The EVR has a chamber 82 which selectively communicates with the air inlet 38 via a central bore 36. The chamber is sized to limit lateral movement of the armature 46. This allows for the establishment of a balanced vacuum within the chamber. A damping ring 110 is sized to attenuate the vacuum signal supplied to the vacuum regulator valve 14. It also reduces the oscillation of the diaphragm valve assembly 92.
The EVR valve is controlled by the engine control unit 22. It has a solenoid assembly 24 which exerts a magnetic attractive force on the armature 46. This force is activated by a preloaded armature spring. The amount of force exerted by the spring is adjusted to the minimum flow rate required at the “start-to-open” duty cycle. This preload is a critical element in the sensitive calibration of the device.
A damping ring 110 is sized and designed to attenuate the vacuum signal supplied by the vacuum regulator valve. The ring contains one or more damping orifices 120 which are sized to reduce the pressure within the chamber.

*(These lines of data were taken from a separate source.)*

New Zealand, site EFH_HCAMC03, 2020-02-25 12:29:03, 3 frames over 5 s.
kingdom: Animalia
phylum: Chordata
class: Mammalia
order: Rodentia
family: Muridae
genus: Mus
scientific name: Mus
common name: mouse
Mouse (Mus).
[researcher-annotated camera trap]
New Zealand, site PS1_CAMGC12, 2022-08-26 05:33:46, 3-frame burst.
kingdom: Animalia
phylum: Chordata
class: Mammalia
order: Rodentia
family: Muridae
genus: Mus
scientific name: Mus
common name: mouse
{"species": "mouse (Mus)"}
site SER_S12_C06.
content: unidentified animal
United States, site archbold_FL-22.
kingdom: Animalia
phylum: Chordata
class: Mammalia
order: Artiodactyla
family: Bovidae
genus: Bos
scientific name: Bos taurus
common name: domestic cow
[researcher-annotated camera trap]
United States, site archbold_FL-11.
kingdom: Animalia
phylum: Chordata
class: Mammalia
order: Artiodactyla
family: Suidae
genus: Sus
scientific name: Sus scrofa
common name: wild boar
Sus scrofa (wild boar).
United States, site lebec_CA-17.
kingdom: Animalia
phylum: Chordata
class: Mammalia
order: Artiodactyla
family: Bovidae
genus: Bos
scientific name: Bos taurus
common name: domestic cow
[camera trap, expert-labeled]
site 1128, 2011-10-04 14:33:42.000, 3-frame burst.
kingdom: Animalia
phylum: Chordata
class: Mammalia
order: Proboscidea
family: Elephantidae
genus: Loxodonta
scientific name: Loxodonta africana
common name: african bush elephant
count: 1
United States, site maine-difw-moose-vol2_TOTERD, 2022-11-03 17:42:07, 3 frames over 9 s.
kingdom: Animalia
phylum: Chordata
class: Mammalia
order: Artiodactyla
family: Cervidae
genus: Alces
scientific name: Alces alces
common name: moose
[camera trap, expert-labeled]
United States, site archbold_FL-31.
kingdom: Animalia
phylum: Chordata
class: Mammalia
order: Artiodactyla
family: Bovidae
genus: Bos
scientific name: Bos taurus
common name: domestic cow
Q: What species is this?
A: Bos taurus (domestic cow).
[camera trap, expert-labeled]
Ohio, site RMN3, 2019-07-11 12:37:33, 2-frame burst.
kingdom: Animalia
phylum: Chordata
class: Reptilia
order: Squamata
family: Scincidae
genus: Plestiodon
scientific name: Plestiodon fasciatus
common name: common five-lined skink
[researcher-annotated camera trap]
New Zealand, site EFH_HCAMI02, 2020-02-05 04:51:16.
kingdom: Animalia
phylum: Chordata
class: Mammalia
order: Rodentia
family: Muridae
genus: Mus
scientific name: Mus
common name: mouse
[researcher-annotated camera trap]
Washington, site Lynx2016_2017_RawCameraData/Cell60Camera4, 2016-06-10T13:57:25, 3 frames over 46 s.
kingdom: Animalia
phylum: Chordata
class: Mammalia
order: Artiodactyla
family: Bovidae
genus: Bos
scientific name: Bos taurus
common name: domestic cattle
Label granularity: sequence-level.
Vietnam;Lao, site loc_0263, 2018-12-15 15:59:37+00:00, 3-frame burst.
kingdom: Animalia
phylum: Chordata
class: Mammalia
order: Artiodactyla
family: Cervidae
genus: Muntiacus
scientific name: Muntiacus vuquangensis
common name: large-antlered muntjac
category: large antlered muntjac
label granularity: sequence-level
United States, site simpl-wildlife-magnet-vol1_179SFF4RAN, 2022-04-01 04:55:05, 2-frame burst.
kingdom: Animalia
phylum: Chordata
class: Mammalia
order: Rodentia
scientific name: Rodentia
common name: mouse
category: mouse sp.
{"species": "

The EVR valve can be dismantled and the internal parts replaced for service. A test drive can be performed to check the performance of the device. Before testing the device, remove the vacuum hose and diaphragm. If the EVR is positioned at a supra-annular position, the test can be done using a guidewire. TheĀ evr valve valve can be recaptured during the test.
The EVR valve has a lower incidence of mild paravalvular regurgitation compared to CV. In addition, the EVR device has a higher success rate. The presence of more than mild aortic regurgitation was reported to have a negative effect on the prognosis of the patient. This has resulted in the need for more permanent pacing. Having a more streamlined range makes it more likely that the right valve will be available.
The EVR valve can be installed and removed quickly and easily. Unlike conventional valves, it is not necessary to de-solder the valve. It is also easy to replace the internal parts when needed. The insertion profile of the EVR is much smaller than the CV, enabling transfemoral access. The device is compatible with various refrigerants.
The EVR has the potential to help prevent the incidence of new permanent pacemaker implantations. This is a positive development for patients who have been experiencing frequent need for permanent pacing. The EVR device may be used in patients with complex iliofemoral anatomy, which requires careful and precise implantation.
The long term clinical outcome of the device is good. This is especially true for the group that received the device on the first attempt. The second trial was carried out in January 2013 and resulted in more successful devices. The clinical outcomes for these patients were similar to those in the CV group. However, the EVR prosthesis has a shorter insertion profile and is more suitable for challenging anatomy.